Verso il grande cantiere – Alla presentazione delle gare d’appalto hanno partecipato 400 operatori italiani e stranieri, Torino scommette sugli ospedali anche per attrarre aziende, istituzioni scientifiche e finanziarie

1227

Procede spedito il progetto del nuovo Parco della Salute, che promette di cambiare il volto alla sanità di Torino e del Piemonte. Tre gli obiettivi: rinnovare i vecchi ospedali della Città, ospitati in edifici datati (Molinette, 1935) e con altissimi costi di gestione; puntare sull’eccellenza medica e sulla ricerca avanzata, per dare risposte alle nuove domande di cura; investire sulla didattica, cioè sulle giovani generazioni, per creare in prospettiva nuovi posti di lavoro. Sotto questa luce il Parco della Salute non è solo uno dei principali interventi di trasformazione urbana sotto la Mole, ma anche di uno degli investimenti più interessanti dei prossimi anni.

Si spiega così il tutto esaurito alla convention organizzata dalla Regione, giovedì 18 ottobre al Centro congressi del Lingotto, per illustrare il progetto ai privati. Da un lato, il fronte istituzionale compatto, con il presidente Chiamparino e il sindaco Appendino impegnati a fare squadra: hanno rassicurato su tempi, fondi statali, gare, variante urbanistica. Dall’altro, i player italiani e stranieri, che hanno risposto all’invito: 400 tra investitori della finanza e delle banche internazionali, studi di ingegneria e di architettura, General contractor, operatori del settore medicale e dell’impiantistica. Segno che il nuovo polo ospedaliero è ritenuto molto attrattivo, anche Oltralpe.

Il Parco, che sorgerà nell’area ex Avio del Lingotto, non è solo un ospedale, ma un centro di cura d’avanguardia, con poli di ricerca scientifica, formazione e didattica. «A Torino abbiamo tante eccellenze», ha spiegato l’assessore alla Sanità Antonio Saitta, «come la chirurgia dei trapianti, l’oncologia e la cardiochirurgia, ma le attuali strutture ospedaliere sono ormai obsolete. Per migliorare la qualità dei servizi dobbiamo diminuire l’età media dei presìdi. Oggi il nostro sistema sanitario è solido, vale 8,5 miliardi di euro l’anno, conta 54 mila dipendenti e può guardare al futuro con fiducia: investire in ricerca è fondamentale per vincere la concorrenza, ma è anche un fattore di successo per lo sviluppo economico della regione. Il Parco della Salute di Torino punta sull’eccellenza medica e sulla ricerca scientifica per proporsi come punto di riferimento in Italia e in Europa».
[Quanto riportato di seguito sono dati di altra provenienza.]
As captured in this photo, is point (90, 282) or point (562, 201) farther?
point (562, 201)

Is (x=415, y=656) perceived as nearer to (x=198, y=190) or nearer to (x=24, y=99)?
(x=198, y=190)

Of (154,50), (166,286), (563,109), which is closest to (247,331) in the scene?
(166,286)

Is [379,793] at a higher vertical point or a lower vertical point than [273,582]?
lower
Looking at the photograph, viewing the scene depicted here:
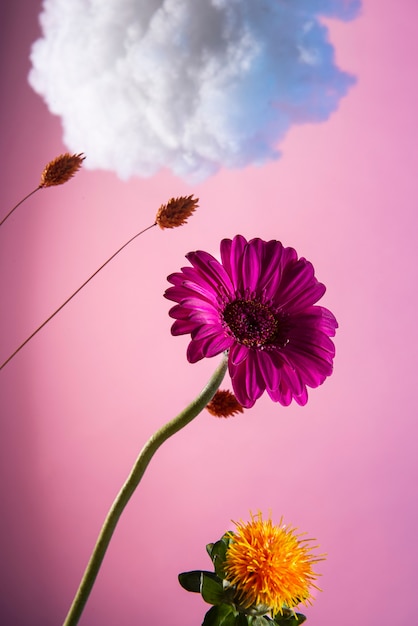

Un’occasione da non perdere per ridurre il gap con gli altri paesi anche secondo il rettore dell’Università Gianmaria Ajani: «Grazie al nuovo Polo sanitario possiamo e dobbiamo potenziare i rapporti con gli hub clinico-assistenziali d’Oltralpe, da Grenoble a Lione». Il Piemonte è la prima regione italiana per investimenti privati in ricerca e la terza per progetti di alta tecnologia, con sette poli di innovazione (dal biomedico alla chimica verde, dall’information technology al tessile). Insomma, il terreno è fertile per lanciare e consolidare un intervento di così grandi proporzioni, guardato non a caso con molta attenzione dai privati, interessati ad investire sul nuovo asset (e non solo in edilizia).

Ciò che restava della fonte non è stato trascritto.